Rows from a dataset

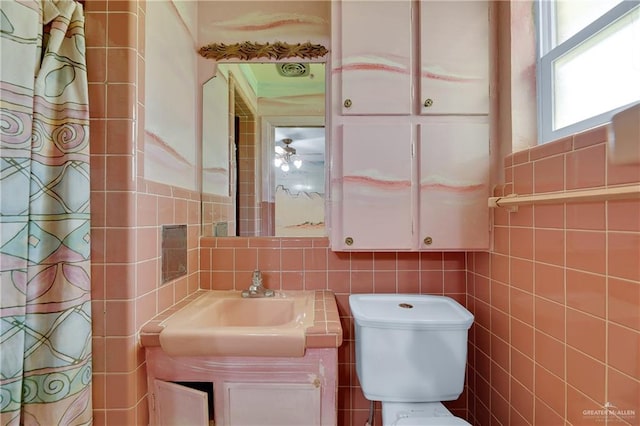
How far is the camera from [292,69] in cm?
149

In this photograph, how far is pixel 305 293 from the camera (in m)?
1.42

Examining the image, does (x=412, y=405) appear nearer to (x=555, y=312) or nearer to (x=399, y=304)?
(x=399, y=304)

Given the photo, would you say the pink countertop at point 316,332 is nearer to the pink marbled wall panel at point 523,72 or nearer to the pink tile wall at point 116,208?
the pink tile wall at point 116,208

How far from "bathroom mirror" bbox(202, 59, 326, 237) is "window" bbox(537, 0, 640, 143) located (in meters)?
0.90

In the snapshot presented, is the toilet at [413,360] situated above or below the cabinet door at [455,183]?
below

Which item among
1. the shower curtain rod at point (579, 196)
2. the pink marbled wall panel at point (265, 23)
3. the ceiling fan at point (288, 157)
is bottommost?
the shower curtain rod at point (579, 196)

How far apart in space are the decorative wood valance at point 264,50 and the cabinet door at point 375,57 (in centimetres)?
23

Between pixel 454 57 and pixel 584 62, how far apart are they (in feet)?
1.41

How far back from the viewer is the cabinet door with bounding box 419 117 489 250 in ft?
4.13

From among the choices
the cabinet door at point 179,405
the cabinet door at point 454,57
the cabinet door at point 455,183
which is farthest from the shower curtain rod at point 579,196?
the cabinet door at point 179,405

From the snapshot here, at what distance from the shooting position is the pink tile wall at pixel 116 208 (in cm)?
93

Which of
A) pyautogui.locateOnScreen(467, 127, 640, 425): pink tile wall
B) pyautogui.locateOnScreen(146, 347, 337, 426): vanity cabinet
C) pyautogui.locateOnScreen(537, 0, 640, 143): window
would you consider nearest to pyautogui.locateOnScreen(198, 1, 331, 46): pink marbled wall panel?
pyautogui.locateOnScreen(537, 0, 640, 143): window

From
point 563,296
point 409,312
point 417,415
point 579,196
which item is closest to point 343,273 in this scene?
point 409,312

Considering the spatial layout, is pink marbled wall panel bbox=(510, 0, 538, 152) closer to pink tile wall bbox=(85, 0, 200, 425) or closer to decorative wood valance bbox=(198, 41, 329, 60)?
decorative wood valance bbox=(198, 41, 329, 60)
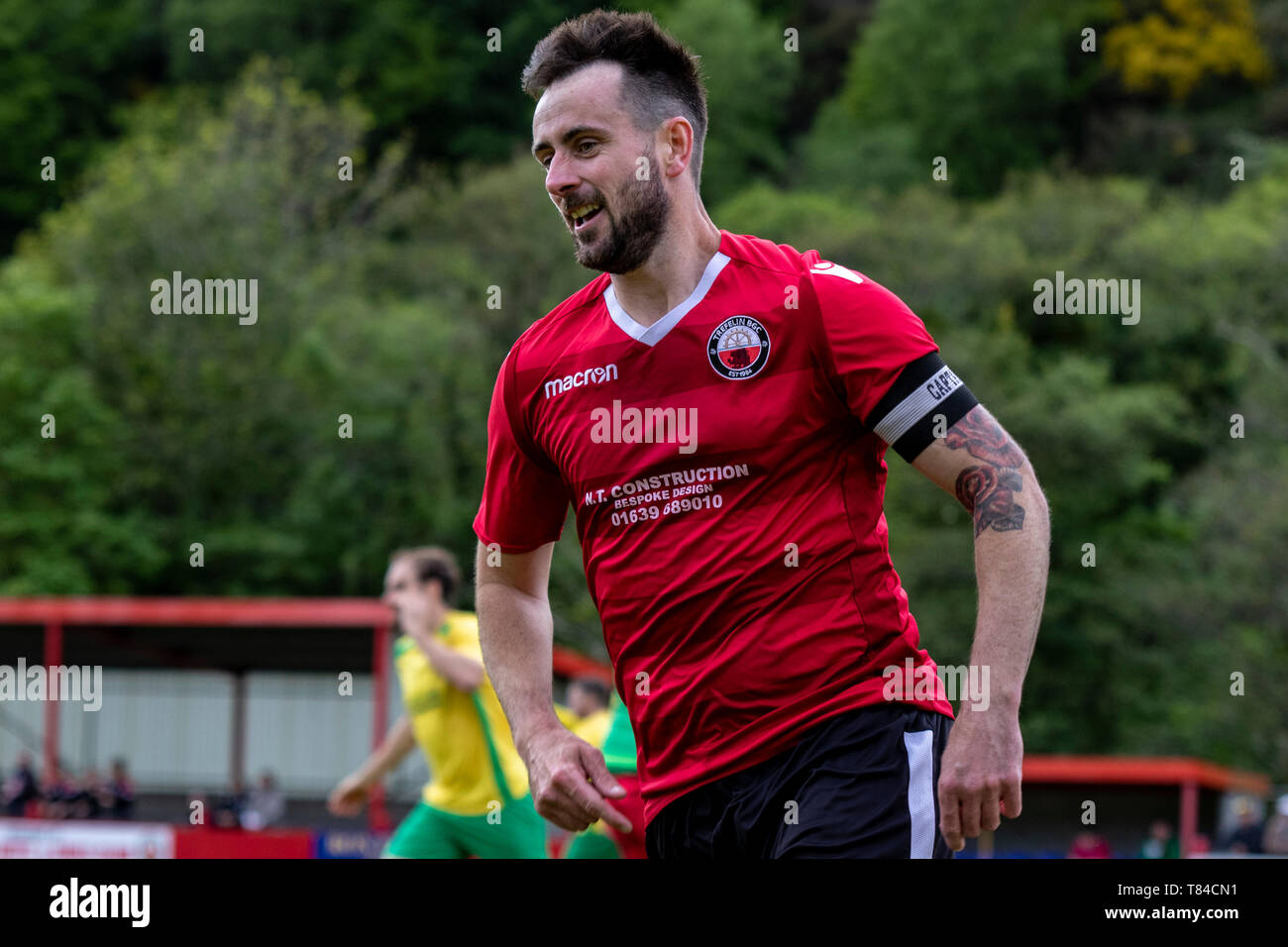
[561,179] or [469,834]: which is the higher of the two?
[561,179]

# EXERCISE:
Every entry above should be duplicated exactly. Do not include the images.

# RESPONSE TO THIS EXERCISE:
How far is the camera from [292,69] in cm?
149

In this photograph, how far is pixel 305 293 from the camera (in m)?
1.42

Examining the image, does (x=412, y=405) appear nearer to (x=555, y=312) or nearer to (x=399, y=304)?
(x=399, y=304)

Given the photo, would you say the pink countertop at point 316,332 is nearer to the pink marbled wall panel at point 523,72 or nearer to the pink tile wall at point 116,208?
the pink tile wall at point 116,208

How far from "bathroom mirror" bbox(202, 59, 326, 237) is "window" bbox(537, 0, 640, 143) located (in meters)?
0.90

In the snapshot presented, is the toilet at [413,360] situated above or below the cabinet door at [455,183]?
below

Which item among
1. the shower curtain rod at point (579, 196)
2. the pink marbled wall panel at point (265, 23)
3. the ceiling fan at point (288, 157)
is bottommost?
the shower curtain rod at point (579, 196)

How far apart in space are the decorative wood valance at point 264,50 and the cabinet door at point 375,57 (in centimetres)?
23

Between pixel 454 57 and pixel 584 62, how far apart are they (in feet)?
1.41

How far back from the viewer is the cabinet door with bounding box 419 117 489 250 in ft?
4.13

From among the choices
the cabinet door at point 179,405
the cabinet door at point 454,57
the cabinet door at point 455,183
which is farthest from the shower curtain rod at point 579,196?
the cabinet door at point 179,405

From the snapshot here, at what distance from the shooting position is the pink tile wall at pixel 116 208 (in cm)?
93

Which of
A) pyautogui.locateOnScreen(467, 127, 640, 425): pink tile wall
B) pyautogui.locateOnScreen(146, 347, 337, 426): vanity cabinet
C) pyautogui.locateOnScreen(537, 0, 640, 143): window
would you consider nearest to pyautogui.locateOnScreen(198, 1, 331, 46): pink marbled wall panel?
pyautogui.locateOnScreen(537, 0, 640, 143): window

From
point 563,296
point 409,312
point 417,415
point 579,196
which item is closest to point 343,273 in this scene?
point 409,312

Considering the spatial layout, is pink marbled wall panel bbox=(510, 0, 538, 152) closer to pink tile wall bbox=(85, 0, 200, 425) or closer to decorative wood valance bbox=(198, 41, 329, 60)?
decorative wood valance bbox=(198, 41, 329, 60)
[561,179] or [469,834]: which is the higher of the two?
[561,179]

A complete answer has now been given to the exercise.